The above may seem like a return to neo-Idealism, mysticisim, and a deux ex machina. But it's rather trying to give Marx's critique a fuller account. While the Young Hegelians lapse into forgetting the primacy of the material, Marx seems unaware of how may be awakened by the abstract. In other words, many a convert to Marxian analysis were struck by the theory, which then corresponded to reality, rather than being struck by the dialectical contradictions of social inequalities. And the reason this is possible is because reality is fundamentally personal. Behind the ideas, both sensual and abstract, earthly and heavenly, is God. The Logos is the absolute subject, reality at is ultimate level, the Creator of both Heaven and Earth.

Without this awareness of struggle (something quite clear in Scripture, even if it's not ultimate), one can easily lapse back into the naive rationalism of the Platonism. Theology has often been captive to this form, which allows it to become the haunt of bad magicians. Often theology is a product of a certain class that reinscribes its own interests or the interests of its employers. When Christians fail to be self-aware of these forces (the full pleotheora of ideas, ascending and descending Jacob's ladders), they may become mystifiers and obfuscators. With an abstract God upon a chain of being, Christianity simply becomes the naive tool of domination in the unwitting hands of the intelligentsia (hence why Marx lampoons "Saint Max" [Max Stirner] and "Saint Bruno" [Bruno Bauer] as theologians). These neo-idealists became idolators, functionally pantheists, denying both concrete men and their history. Berkeley's defense of Christianity, coming long before Marx or dialectical theory, depends upon a formatting of the abstract in relation to the concrete. It defends the integrity of personal agency within a world of sensual ideas (the experience of the material). The living God remains the better alternative to the idols of neo-idealists (naive rationalists or dialecticians).

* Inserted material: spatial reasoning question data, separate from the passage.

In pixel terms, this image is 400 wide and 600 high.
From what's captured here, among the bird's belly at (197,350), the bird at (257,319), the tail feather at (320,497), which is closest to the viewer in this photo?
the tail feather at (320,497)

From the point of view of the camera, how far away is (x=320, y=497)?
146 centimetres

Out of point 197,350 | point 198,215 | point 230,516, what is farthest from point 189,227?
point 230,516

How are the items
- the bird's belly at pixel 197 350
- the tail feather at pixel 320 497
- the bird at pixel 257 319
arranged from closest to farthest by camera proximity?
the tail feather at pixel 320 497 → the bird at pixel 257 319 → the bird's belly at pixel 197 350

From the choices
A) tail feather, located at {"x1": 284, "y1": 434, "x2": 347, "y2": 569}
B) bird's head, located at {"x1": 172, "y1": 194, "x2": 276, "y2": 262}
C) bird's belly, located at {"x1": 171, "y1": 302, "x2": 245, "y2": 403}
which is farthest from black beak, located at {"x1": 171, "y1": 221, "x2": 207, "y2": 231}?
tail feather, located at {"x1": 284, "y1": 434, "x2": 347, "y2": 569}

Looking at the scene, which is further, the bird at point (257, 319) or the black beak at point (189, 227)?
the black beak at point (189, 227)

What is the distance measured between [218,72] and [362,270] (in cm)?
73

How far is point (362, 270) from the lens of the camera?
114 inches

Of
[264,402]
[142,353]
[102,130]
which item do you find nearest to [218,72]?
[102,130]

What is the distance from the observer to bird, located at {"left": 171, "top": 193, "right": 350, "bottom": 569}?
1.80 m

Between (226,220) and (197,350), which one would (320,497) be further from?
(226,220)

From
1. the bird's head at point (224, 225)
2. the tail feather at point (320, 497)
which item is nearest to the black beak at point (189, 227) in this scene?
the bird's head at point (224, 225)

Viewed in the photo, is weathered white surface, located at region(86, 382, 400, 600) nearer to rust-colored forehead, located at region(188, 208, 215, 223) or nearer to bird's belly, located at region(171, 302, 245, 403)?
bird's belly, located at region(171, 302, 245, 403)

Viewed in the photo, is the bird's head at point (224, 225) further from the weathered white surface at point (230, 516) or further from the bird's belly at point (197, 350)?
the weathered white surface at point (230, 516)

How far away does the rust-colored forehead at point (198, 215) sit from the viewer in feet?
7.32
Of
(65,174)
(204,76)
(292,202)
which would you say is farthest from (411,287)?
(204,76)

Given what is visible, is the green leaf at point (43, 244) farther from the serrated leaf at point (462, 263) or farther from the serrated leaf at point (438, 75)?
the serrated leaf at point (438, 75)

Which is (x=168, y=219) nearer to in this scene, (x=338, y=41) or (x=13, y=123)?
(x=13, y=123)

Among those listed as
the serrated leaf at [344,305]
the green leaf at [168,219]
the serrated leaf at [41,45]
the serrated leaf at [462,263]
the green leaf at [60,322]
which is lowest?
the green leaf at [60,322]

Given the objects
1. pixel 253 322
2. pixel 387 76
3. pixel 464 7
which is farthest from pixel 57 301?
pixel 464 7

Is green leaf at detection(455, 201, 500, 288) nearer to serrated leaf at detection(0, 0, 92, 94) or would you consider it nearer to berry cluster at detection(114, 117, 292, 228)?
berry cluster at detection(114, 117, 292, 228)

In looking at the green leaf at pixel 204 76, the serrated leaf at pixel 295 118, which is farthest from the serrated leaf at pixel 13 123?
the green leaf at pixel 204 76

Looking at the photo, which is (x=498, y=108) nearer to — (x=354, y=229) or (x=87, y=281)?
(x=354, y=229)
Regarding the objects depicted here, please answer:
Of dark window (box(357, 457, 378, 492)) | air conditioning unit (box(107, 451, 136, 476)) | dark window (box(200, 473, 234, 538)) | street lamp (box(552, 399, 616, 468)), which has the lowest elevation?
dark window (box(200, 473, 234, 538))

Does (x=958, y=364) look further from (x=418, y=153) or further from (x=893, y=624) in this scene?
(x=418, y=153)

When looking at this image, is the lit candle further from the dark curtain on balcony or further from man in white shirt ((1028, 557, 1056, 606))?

Or, in other words, it's the deepest magic of them all. In conclusion, I quote C.S. Lewis' Aslan when he rose from the dead in The Lion, The Witch, and The Wardrobe. Aslan's return to life is shocking because he had just pledged his life for Edward's, which was itself grounded on the Witch's knowledge of Narnia's magic. Aslan is queried about this utterly bizarre, and seemingly contradictory, turn of events, when he responds:
'It means', said Aslan, 'that though the Witch knew the Deep Magic, there is a magic deeper still which she did not know. Her knowledge goes back only to the dawn of Time. But if she could have looked a little further back, into the stillness and the darkness before Time dawned, she would have read there a different incantation.
Christian theology is not against the functionalist critique Marx offers. It simply appeals that there's a magic deeper still.

1 comment:

  1. This is a good reading of these matters. It's amazing how often you hear (inc. from some Marxists) that Marx didn't believe in a 'human nature'. Well, as Norman Geras's book demonstrates, he did, or there would have been no inevitable or 'correct' telos for history to work towards.